Sunday, January 17, 2016

zlib in serious danger of becoming obsolete

Intro


I’m now starting to deeply analyze the performance of two new general purpose data compression codecs. One is Google’s Brotli codec, another is a brand new codec from Rad Game Tools named “BitKnit”. Both codecs are attempting to displace zlib, which is used by the Linux kernel, and is one of the most used compression libraries in the world. So I’m paying very close attention to what’s going on here.

To put things into perspective, in the lossless compression world we’re lucky to see a significant advancement every 5-10 years. Now, we have two independently implemented codecs that are giving zlib serious competition on multiple axes: throughput, ratio, and even code size.

Summary


I’m now using what I think is a very interesting and insightful approach to deeply analyze the practical performance characteristics of lossless codecs. As I learned while working on the Steam Linux/SteamOS project, robust benchmarking can be extremely difficult in practice. So I'm still gathering and analyzing the data, and tweaking how it’s graphed. What I’ve seen so far looks very interesting for multiple reasons.

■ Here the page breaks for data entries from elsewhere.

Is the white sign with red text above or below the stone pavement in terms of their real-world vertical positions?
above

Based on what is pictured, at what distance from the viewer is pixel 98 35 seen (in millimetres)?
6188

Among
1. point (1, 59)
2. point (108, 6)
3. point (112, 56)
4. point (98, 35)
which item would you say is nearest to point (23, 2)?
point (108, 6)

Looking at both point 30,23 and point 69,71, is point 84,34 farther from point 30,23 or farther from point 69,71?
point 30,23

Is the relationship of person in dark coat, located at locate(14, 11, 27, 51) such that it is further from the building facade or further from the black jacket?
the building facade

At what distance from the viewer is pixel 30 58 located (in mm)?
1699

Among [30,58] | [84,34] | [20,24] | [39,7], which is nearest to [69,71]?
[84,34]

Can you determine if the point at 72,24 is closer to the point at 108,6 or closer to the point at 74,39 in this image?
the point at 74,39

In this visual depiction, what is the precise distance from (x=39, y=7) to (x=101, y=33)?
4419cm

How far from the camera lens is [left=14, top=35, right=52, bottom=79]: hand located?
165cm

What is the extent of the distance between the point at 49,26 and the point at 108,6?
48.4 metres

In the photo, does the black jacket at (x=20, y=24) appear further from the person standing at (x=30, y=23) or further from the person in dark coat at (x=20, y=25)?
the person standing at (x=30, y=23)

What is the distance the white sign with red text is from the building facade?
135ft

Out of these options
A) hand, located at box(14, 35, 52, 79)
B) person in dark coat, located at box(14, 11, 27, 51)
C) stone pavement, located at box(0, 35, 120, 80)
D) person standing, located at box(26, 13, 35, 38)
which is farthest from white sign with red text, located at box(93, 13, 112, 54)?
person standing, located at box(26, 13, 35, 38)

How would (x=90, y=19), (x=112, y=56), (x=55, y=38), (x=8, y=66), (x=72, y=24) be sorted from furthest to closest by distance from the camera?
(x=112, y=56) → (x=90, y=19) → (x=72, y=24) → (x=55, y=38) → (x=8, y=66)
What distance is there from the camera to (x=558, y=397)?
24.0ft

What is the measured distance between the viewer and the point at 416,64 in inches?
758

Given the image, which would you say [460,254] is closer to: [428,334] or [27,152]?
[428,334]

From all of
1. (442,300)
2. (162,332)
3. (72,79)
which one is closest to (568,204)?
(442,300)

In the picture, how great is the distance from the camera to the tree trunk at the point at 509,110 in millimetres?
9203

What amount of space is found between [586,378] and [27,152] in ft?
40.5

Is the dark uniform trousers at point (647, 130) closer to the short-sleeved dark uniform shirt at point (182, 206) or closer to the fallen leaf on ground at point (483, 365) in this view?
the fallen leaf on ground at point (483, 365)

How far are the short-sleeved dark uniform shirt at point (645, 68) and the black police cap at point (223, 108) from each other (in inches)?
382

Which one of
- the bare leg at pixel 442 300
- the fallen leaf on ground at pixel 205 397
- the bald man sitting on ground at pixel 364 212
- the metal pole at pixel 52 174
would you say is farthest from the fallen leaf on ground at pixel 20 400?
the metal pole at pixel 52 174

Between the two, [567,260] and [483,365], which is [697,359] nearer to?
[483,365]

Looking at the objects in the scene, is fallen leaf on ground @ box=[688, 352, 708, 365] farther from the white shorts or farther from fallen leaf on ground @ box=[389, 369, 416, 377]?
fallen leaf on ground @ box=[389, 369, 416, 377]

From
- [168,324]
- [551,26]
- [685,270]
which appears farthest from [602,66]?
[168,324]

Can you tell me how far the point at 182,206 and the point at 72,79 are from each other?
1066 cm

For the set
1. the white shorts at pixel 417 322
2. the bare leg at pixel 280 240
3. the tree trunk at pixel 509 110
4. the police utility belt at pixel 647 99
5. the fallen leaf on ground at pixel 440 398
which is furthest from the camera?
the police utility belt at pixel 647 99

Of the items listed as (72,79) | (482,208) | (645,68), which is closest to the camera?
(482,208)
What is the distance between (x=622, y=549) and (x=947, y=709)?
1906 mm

First, it's looking pretty certain that both BitKnit and Brotli compete extremely well against zlib's decompression performance, but at much higher (LZMA/LZHAM-like) compression ratios. Amazingly, BitKnit’s compressor is also extremely fast, around the same speed as zlib’s. (By comparison, at maximum compression levels, both Brotli’s and LZHAM's compressors are pretty slow.) The graphs in this post only focus on decompression throughput, however. I’m saving the compression throughput analysis for another post.

One rough way of judging the complexity of a compressor vs. others is to compare the number of lines of code in each implementation. BitKnit at 2,700 lines of code (including comments) is smaller than both LZ4 (3,306 - no comments), zlib's (23,845 - no comments, incl. 3k lines of asm), or LZHAM’s (11,651 - no comments). Brotli's is rather large at 47,919 lines (no comments), but some fraction of this consists of embedded static tables.

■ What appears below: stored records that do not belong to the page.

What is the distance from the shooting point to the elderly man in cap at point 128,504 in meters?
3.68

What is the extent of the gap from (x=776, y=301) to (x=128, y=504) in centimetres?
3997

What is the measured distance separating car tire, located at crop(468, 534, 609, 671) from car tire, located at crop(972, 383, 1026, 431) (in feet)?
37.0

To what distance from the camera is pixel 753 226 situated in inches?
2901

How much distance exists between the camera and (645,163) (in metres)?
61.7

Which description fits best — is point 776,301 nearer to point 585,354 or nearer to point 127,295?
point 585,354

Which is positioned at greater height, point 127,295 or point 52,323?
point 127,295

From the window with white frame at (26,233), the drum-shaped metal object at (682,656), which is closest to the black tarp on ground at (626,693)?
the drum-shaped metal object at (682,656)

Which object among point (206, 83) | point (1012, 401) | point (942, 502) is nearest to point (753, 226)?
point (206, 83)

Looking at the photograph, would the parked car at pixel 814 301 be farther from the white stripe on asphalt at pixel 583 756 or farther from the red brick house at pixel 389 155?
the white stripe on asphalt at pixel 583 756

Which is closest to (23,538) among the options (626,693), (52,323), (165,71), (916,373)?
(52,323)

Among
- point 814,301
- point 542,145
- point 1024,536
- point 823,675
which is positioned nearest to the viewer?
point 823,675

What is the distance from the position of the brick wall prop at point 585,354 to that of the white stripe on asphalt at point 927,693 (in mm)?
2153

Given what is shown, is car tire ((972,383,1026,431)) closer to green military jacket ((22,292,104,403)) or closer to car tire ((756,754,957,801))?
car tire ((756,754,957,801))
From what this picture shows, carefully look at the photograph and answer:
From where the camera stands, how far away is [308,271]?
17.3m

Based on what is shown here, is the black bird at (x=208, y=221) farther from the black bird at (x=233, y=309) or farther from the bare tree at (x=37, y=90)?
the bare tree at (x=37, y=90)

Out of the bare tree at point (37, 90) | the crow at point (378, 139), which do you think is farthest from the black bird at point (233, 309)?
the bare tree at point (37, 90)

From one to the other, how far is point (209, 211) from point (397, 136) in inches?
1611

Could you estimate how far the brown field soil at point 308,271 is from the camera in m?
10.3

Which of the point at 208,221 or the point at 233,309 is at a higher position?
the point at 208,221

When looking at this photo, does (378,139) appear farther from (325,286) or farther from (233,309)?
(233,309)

Interestingly to me, BitKnit’s decompressor uses around half the temporary work RAM of LZHAM's (16k vs. 34k).

New Benchmarking Approach


While writing and analyzing LZHAM I started with a tiny set (like 5-10) of files for early testing. I spent a huge amount of time optimizing the compressor to excel on large text XML files such as enwik8/9, which are popular in the lossless data compression world. I consider this a serious mistake, so I've been rethinking how to best benchmark these systems.

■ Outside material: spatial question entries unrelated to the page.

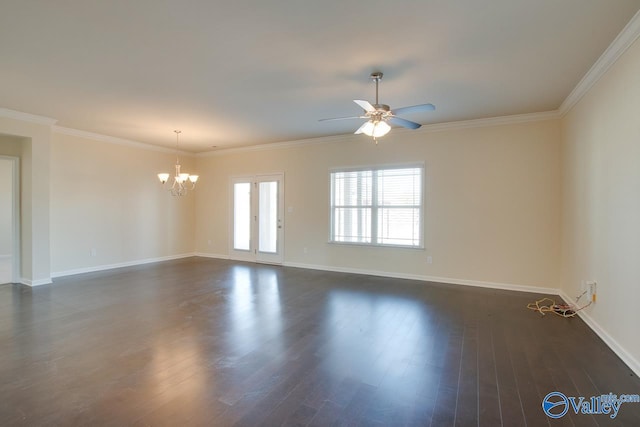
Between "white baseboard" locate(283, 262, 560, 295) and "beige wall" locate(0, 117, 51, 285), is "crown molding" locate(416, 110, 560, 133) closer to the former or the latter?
"white baseboard" locate(283, 262, 560, 295)

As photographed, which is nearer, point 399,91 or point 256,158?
point 399,91

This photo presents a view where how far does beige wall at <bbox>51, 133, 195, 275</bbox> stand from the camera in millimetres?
5848

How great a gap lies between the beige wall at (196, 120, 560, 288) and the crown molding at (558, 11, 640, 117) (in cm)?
94

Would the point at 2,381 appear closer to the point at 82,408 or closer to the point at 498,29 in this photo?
the point at 82,408

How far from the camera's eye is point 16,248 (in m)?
5.37

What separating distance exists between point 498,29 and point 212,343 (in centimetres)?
371

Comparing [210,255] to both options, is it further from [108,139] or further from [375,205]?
[375,205]

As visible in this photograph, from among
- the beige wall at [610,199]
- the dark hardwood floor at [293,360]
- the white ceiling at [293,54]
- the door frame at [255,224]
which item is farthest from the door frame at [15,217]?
the beige wall at [610,199]

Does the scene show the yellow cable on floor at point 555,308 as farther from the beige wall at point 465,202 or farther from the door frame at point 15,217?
the door frame at point 15,217

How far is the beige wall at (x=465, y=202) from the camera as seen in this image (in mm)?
4820

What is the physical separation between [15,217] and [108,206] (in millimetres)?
1430

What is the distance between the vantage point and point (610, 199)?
306cm

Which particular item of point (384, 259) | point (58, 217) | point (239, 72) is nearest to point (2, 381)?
point (239, 72)
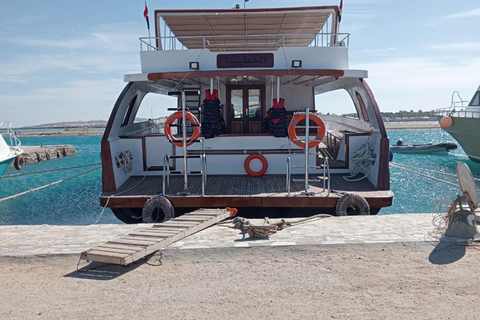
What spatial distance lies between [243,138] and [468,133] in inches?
884

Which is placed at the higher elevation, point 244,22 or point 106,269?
point 244,22

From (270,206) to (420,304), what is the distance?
4.23 meters

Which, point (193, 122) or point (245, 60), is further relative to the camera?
point (245, 60)

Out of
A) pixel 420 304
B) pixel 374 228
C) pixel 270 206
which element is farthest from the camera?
pixel 270 206

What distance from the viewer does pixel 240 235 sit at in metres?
6.39

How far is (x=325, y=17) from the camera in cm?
1270

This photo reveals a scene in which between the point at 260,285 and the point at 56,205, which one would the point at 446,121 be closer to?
the point at 56,205

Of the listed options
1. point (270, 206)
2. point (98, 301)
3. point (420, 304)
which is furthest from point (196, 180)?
point (420, 304)

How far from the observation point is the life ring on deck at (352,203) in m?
7.98

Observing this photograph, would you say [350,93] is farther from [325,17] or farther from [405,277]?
[405,277]

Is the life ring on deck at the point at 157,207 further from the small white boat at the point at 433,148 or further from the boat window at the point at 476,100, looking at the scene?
the small white boat at the point at 433,148

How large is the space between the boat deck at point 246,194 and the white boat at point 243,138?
20mm

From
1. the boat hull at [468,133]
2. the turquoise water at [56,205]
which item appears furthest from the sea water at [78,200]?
the boat hull at [468,133]

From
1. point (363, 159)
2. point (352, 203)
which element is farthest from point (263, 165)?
point (352, 203)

The new codec analysis approach I’m using runs each decompressor on thousands of test corpus files, then I plot the resulting (throughput, ratio) data pairs in Excel using scatter graphs. The data points are colored by codec, and the points are transparent so regions with higher density (or with data points from multiple overlapping codecs) are more easily visualized. This is far better than what the Squash Compression Benchmark does IMO, because at a single glance you can see the results on thousands of (hopefully interesting) files, instead of the results on only a single file at a time from a tiny set of corpus files.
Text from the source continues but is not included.